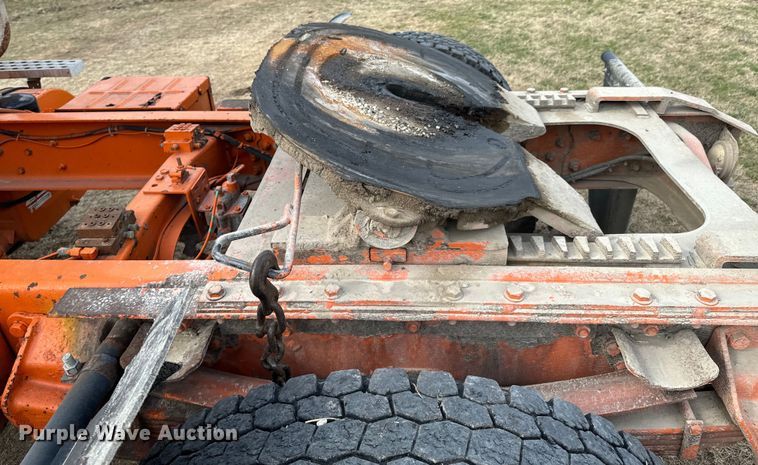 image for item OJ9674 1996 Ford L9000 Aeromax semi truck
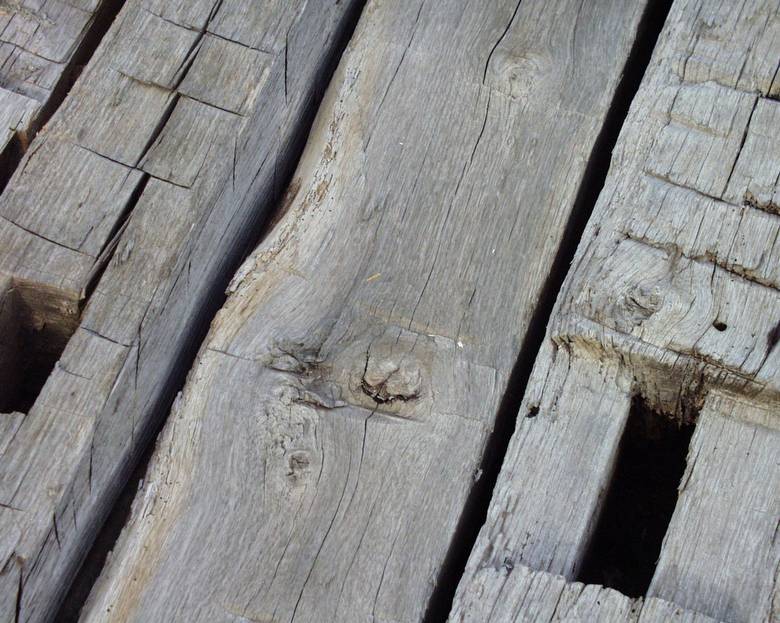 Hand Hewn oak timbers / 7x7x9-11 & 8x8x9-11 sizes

...

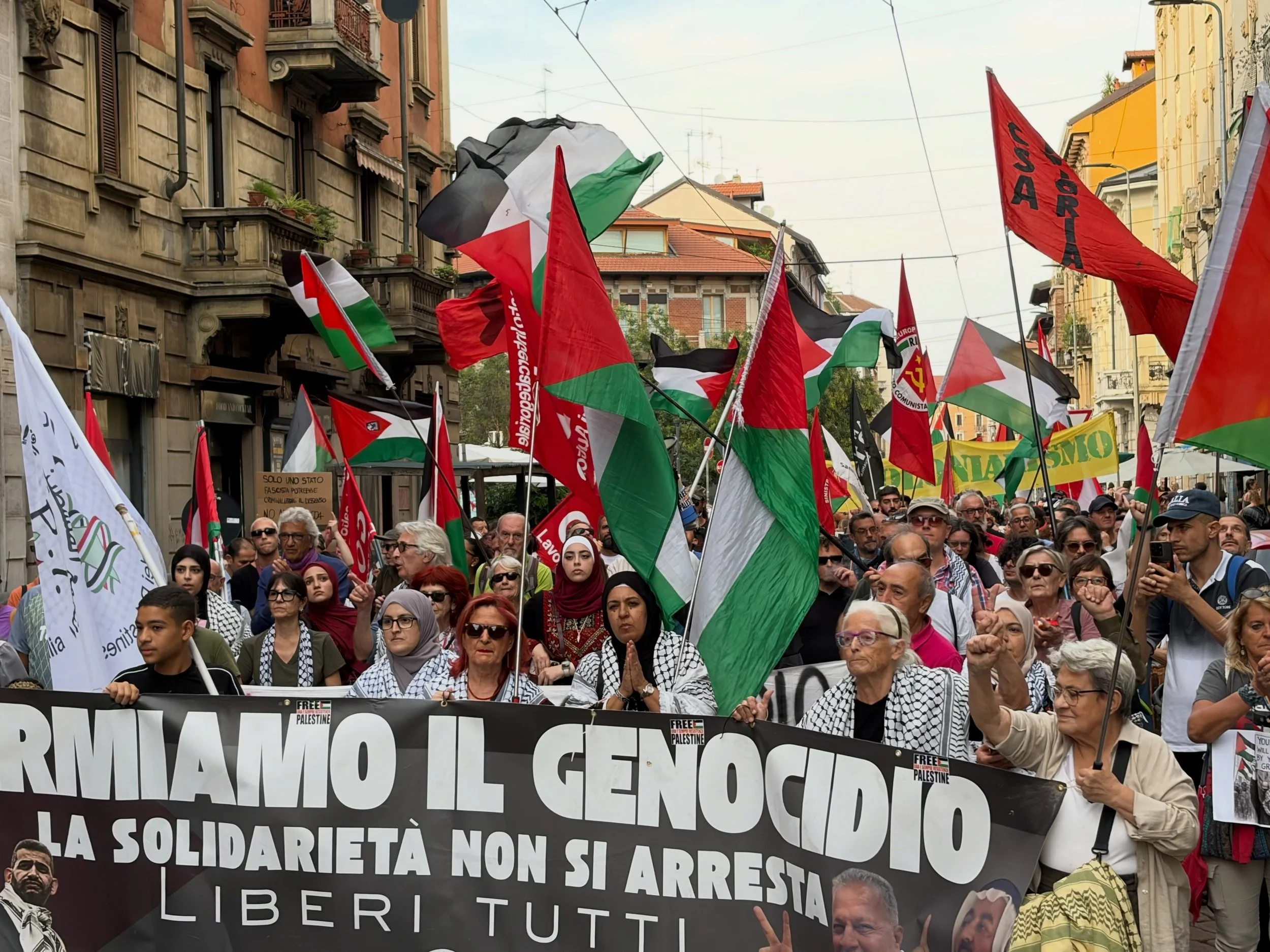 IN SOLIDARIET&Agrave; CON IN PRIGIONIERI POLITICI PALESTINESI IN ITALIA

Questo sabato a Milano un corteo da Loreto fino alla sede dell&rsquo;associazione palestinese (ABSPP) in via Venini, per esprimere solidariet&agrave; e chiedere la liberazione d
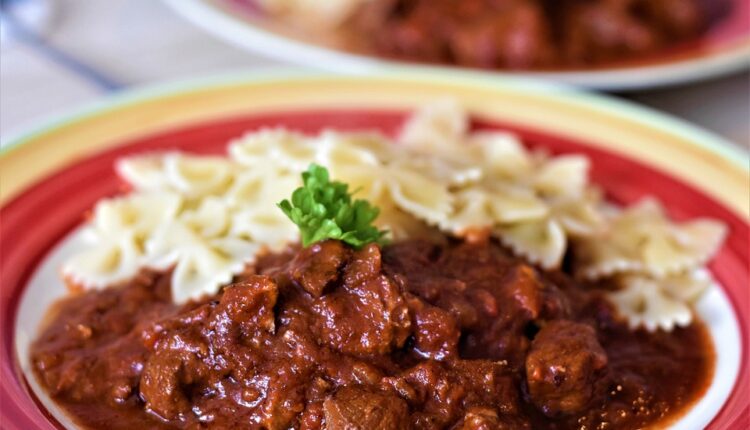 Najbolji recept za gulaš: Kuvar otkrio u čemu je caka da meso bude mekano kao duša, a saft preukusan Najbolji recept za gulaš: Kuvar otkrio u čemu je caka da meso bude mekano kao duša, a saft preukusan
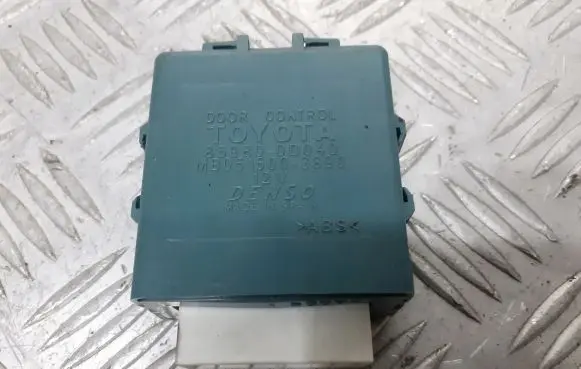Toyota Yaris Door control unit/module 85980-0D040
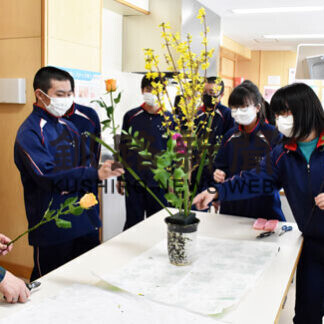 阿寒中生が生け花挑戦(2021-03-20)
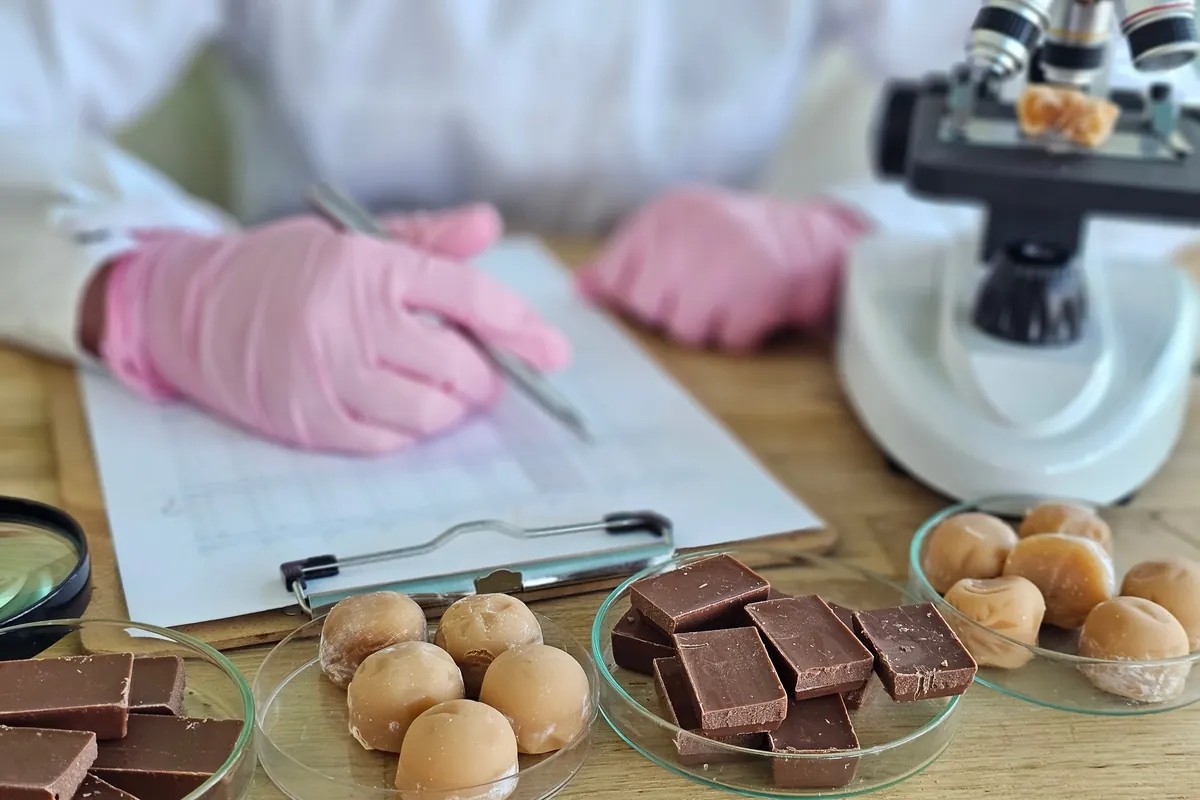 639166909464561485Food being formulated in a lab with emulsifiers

**INSTRUCTION:** Return the stretch of rows from the one containing "Questo sabato a" through the one containing "639166909464561485Food being formulated", copying each row verbatim. Leave the pictures out of your answer.

**RESULT OF THE EXERCISE:**
Questo sabato a Milano un corteo da Loreto fino alla sede dell&rsquo;associazione palestinese (ABSPP) in via Venini, per esprimere solidariet&agrave; e chiedere la liberazione d
 Najbolji recept za gulaš: Kuvar otkrio u čemu je caka da meso bude mekano kao duša, a saft preukusan Najbolji recept za gulaš: Kuvar otkrio u čemu je caka da meso bude mekano kao duša, a saft preukusan
Toyota Yaris Door control unit/module 85980-0D040
 阿寒中生が生け花挑戦(2021-03-20)
 639166909464561485Food being formulated in a lab with emulsifiers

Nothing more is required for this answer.